BOF setup is my favourite of all the five, as most of the breakout failed. There is only one fundamental reason behind taking BOF setups, ie. Price unacceptance after the breakout. As simple as that. There is no rocket science behind that. But we need a lot of screen time and reviewing to understand when we can conclude that unacceptance.
But who will cause the polarity shift of the orderflow in BOF setups to bring us profits?
“Buy at support and sell at resistance.”
“Volatility contraction must result in volatility expansion.”

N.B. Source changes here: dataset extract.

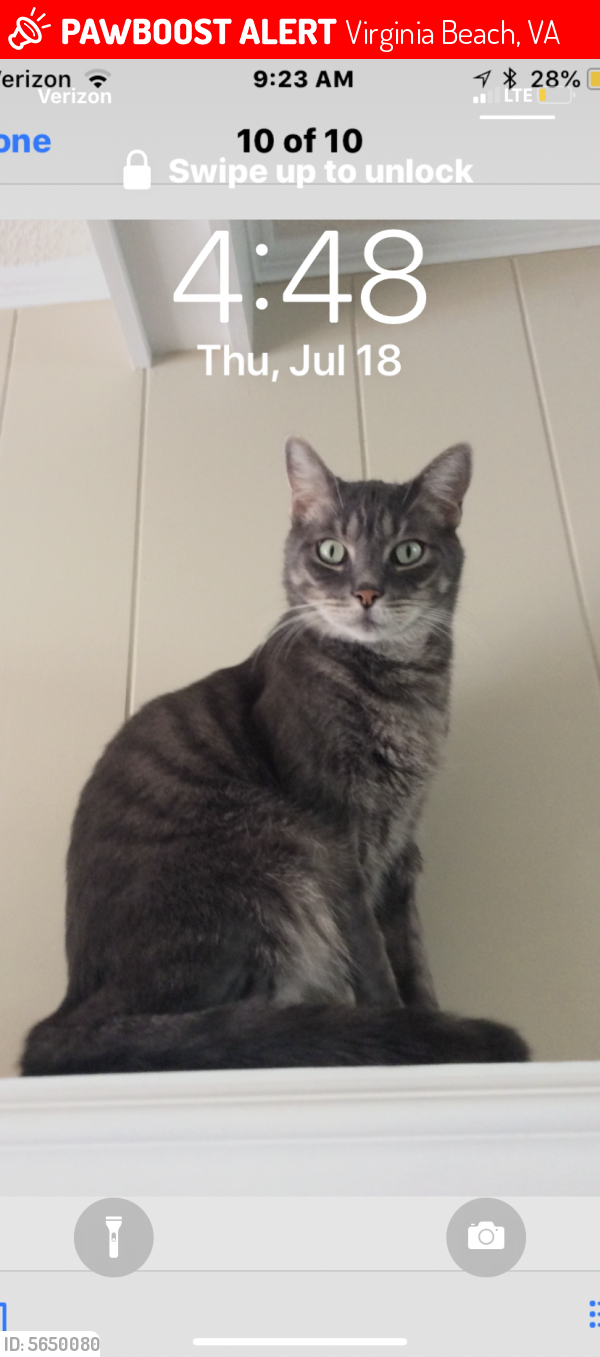 Lost Male Cat last seen Near Harris Rd & Litchfield Rd, Virginia Beach, VA 23452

You might have heard these sentences a million times by now. Trading evolved, people evolved, minds evolved and some people are still using the old tactics in trading. This is how novice traders think, ” A broken resistance becomes support. So, it is sensible to buy at the resistance when it is broken out. ” So, they place to stop buy entry orders just above the resistance, to get an early entry into the move after the breakout without considering the context that the market is in. When the market is moving nowhere after their entry, they will look to exit from their breakout trades which can cause the polarity shift in net order flow if enough breakout traders got trapped. So, this is the only thing that we need to look at when our bias tells us for a possible BOF, ie, confirm unacceptance of price, then confirm trap and then pull the trigger.
There are so many possible price interactions, but keep this generalized flow charts.
Bias in favor of BOF–> Breakout–> Breakout pullback which tests the broken out level–> Failure to extend beyond High/Low made after the breakout.
I have given an example of this from yesterday’s crude oil in my FB page. Have a look at it in this link..
Why we take BPB setups?
Again, the explanation given for the PB setup applies here, except that the orders providing price level here are an S/R. We will have a trap order flow here as well. Statistics say that around 75% of the breakouts fail. Hence, so many novice traders fade the breakouts in the first attempt before it gives a BPB and they might get trapped as the broken level can provide enough order flow to cause a polarity shift. But remember, bias and context must be our utmost preference. See whether the context and bias favours a BPB or BOF, before even thinking about the entry.
Why we take TST setups?
Structural and range S/R levels are the levels where traders (including professionals) cover their positions if the premise is not in favour of the breakout of that level. That exits can cause a polarity shift if enough traders cover. We take entry just before that polarity shift.
I am personally wary about taking TST setups unless it comes in a combo like BOF of SH/SL + TST of S/R, Layered S/R, second weak test failure etc.
I hope this article enhances your perception of the markets. Stop trading with money for a few sessions and be the spectator of the market with this knowledge. Even you realize what causes excitement in professionals and it also improves your performance. You can use the market replay for this.
I repeat, fixed rules don’t work in trading. Like Lance mentioned in one of his articles, you are your edge and you must do everything you can to improve that edge to survive in this cruel market arena.